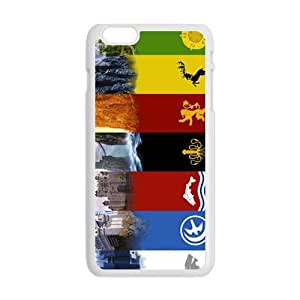 Wonderful country scenery Cell Phone Case for iPhone plus 6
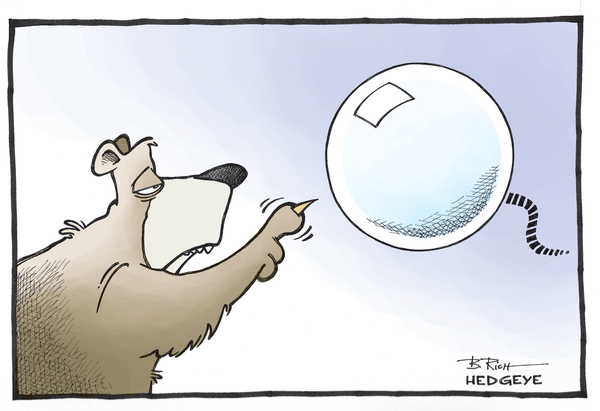 Bullish On Biotech? Don't Buy The Bubble Brofessor - Bubble bear cartoon 09.26.2014  1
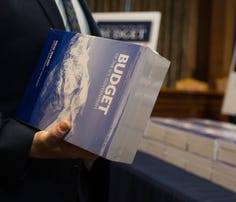 The president's 2017 budget is delivered to the Senate Budget Committee in Washington on Tuesday.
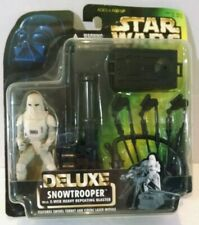 Star Wars Deluxe Snowtrooper 1996 E-Web Heavy Repeating Blaster Action Figure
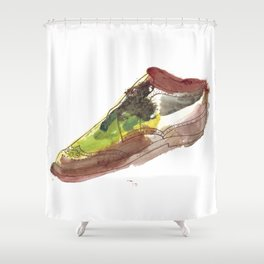 Watercolor Wingtip #1 Shower Curtain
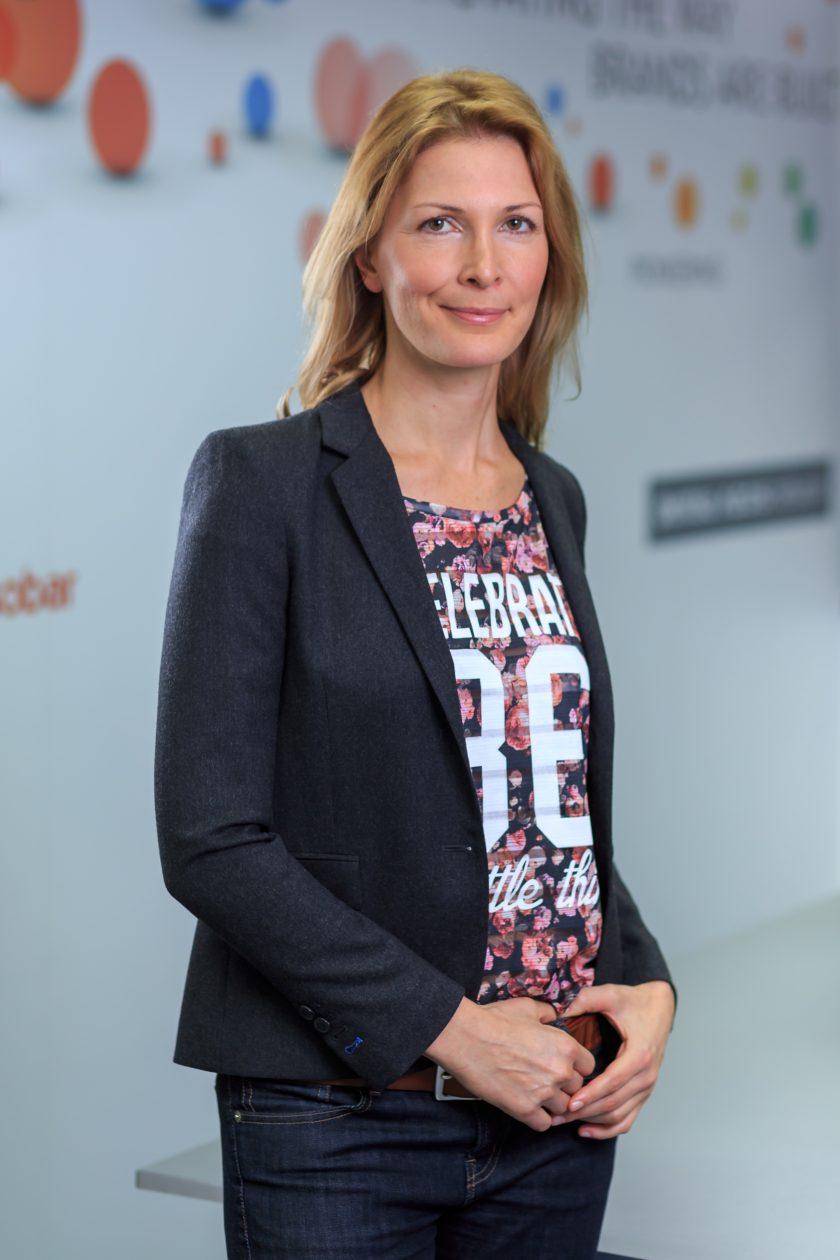 Eva Renner, direktorica Dentsu Aegis Networka u Hrvatskoj
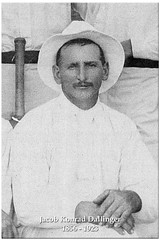 Jacob Conrad Dallinger 1901 (FotoSupplies) Tags: history albury dallinger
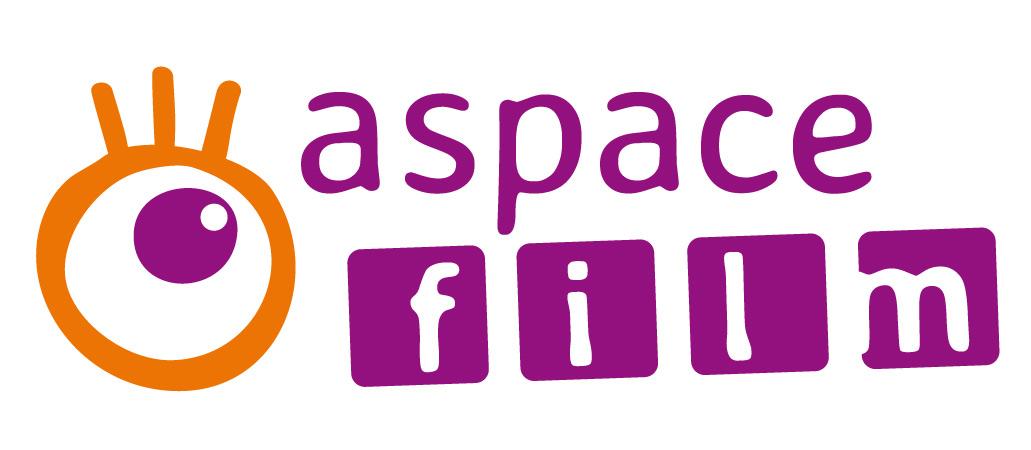 ASPACEfilm 2017 abre su convocatoria de cortos sobre parálisis cerebral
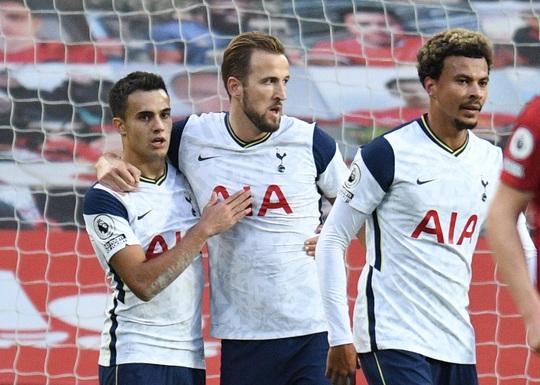 90 phút kinh hoàng, Tottenham bắn phá thánh địa Old Trafford - Ảnh 6.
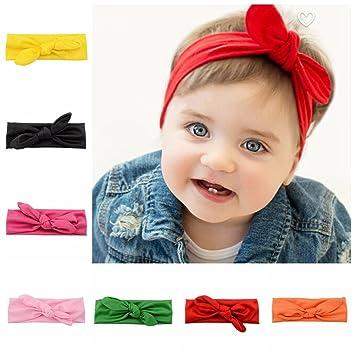 Baby Kinder Mädchen Kleinkinder Blumenschleife Haarband Turban Knoten Kaninchen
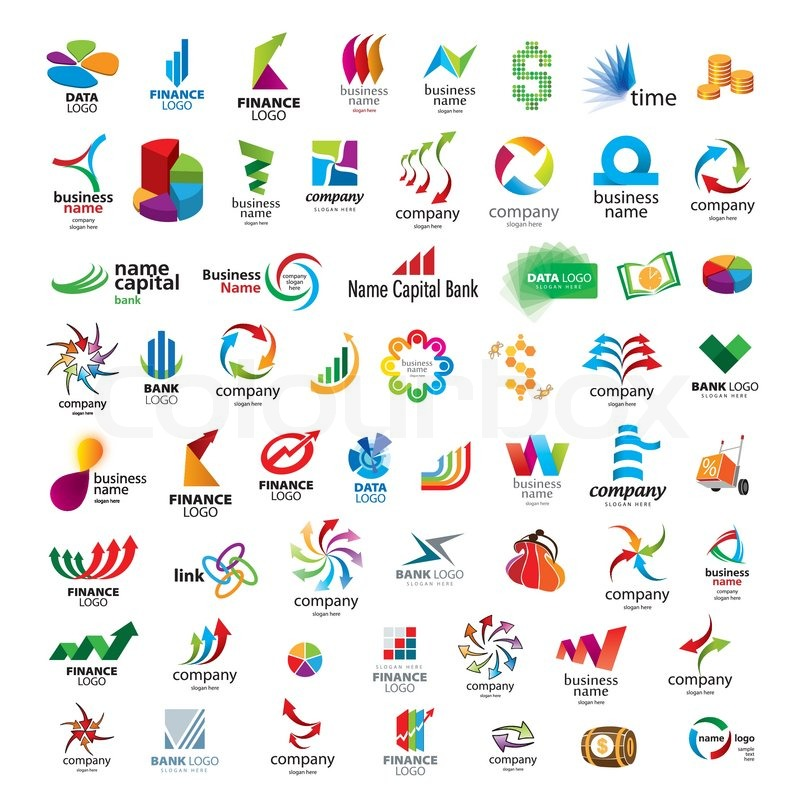 List Of Company Logos Symbols >> Collection of vector icons for banks and financial companies | Stock Vector | Colourbox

····················

**Work instruction**
Could the listing above be printed again in full, with every picture omitted?

**Finished exercise**
 Wonderful country scenery Cell Phone Case for iPhone plus 6
 Bullish On Biotech? Don't Buy The Bubble Brofessor - Bubble bear cartoon 09.26.2014  1
 The president's 2017 budget is delivered to the Senate Budget Committee in Washington on Tuesday.
 Star Wars Deluxe Snowtrooper 1996 E-Web Heavy Repeating Blaster Action Figure
 Watercolor Wingtip #1 Shower Curtain
 Eva Renner, direktorica Dentsu Aegis Networka u Hrvatskoj
 Jacob Conrad Dallinger 1901 (FotoSupplies) Tags: history albury dallinger
 ASPACEfilm 2017 abre su convocatoria de cortos sobre parálisis cerebral
 90 phút kinh hoàng, Tottenham bắn phá thánh địa Old Trafford - Ảnh 6.
 Baby Kinder Mädchen Kleinkinder Blumenschleife Haarband Turban Knoten Kaninchen
 List Of Company Logos Symbols >> Collection of vector icons for banks and financial companies | Stock Vector | Colourbox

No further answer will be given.